D’ Cup Coffee Republic is a book cafe and events venue in Mandaluyong City inside Pioneer Street  Market. It has a spacious dining area that can comfortably accommodate 80 persons, plus a book lounge area good for 20 persons, and an enclosed function hall good for up to 100 persons, making it a perfect venue for meetings, workshop classes, special gatherings. View our venue and function hall which you can reserve online. We also invite you to visit our site regularly for workshops, classes, and other events. [Facebook Page]




When Elizabeth arranged the meeting between us and Adette’s team, we were simply expecting to sell our coffee brand to this coffee shop. Our presentation was scheduled for only an hour. After our 45-minute story-telling and presentation, she kept asking questions — deep, penetrating questions that went beyond the quality, price, and origin of our coffee. Her questions focused on peace and reconciliation, on the dream about contributing to a God-centered, radical, nonviolent, transformation of our people and our land

The meeting went beyond two hours.

We didn’t say good bye. We immediately talked about “What’s next?”

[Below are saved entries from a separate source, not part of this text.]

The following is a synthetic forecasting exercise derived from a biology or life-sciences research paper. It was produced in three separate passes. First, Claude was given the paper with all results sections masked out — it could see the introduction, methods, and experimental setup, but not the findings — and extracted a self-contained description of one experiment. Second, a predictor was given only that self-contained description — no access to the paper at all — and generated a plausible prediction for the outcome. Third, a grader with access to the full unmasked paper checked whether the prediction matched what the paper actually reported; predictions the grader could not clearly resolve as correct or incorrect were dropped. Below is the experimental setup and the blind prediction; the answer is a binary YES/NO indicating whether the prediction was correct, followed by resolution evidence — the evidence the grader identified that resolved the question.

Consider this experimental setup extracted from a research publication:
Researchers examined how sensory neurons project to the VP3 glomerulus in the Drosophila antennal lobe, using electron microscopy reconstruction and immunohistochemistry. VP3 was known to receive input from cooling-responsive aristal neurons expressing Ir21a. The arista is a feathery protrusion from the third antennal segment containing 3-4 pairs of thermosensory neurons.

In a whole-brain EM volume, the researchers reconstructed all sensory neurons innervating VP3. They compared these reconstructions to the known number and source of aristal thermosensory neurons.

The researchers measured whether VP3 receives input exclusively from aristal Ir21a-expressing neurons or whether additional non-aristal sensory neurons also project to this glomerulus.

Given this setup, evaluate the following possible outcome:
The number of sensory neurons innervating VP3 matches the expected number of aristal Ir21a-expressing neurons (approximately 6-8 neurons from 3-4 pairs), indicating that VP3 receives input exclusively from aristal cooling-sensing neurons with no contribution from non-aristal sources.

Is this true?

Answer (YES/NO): NO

Adette and I felt we have been friends for a long time even though this was our first time to meet each other; we’re now sisters-in-vision. 22 April 2017, 1800H-2100H, D’ Cup Coffee Republic, Mandaluyong City, Metro Manila.

Koinonia Group. Elizabeth, Ramon, and Donnie are part of the leadership of the Koinonia Group.  I’m grateful to these faithful friends and partners whom we consider as our long-time community. Koinonia Group started in 1982 when Dann and I were serving as community organizing workers in the City of Olongapo. I was raising our little children and Dann was a young social science teacher at the Columban College. A group of outstanding students became regular visitors in our apartment. Elizabeth was one of them. We soon became a fellowship of followers of Christ working for justice and liberation of our people from the oppressive dictatorial regime of Ferdinand Marcos, Sr. We referred to our liberation-oriented activist band as Koinonia Group.

Ramon and Elizabeth met in a workplace abroad, got married, and returned to the Philippines to continue their careers, and later started an entrepreneurial endeavor in Metro Manila.

Donnie was Dann’s fellow leader at the Koinonia Group since our days in Olongapo.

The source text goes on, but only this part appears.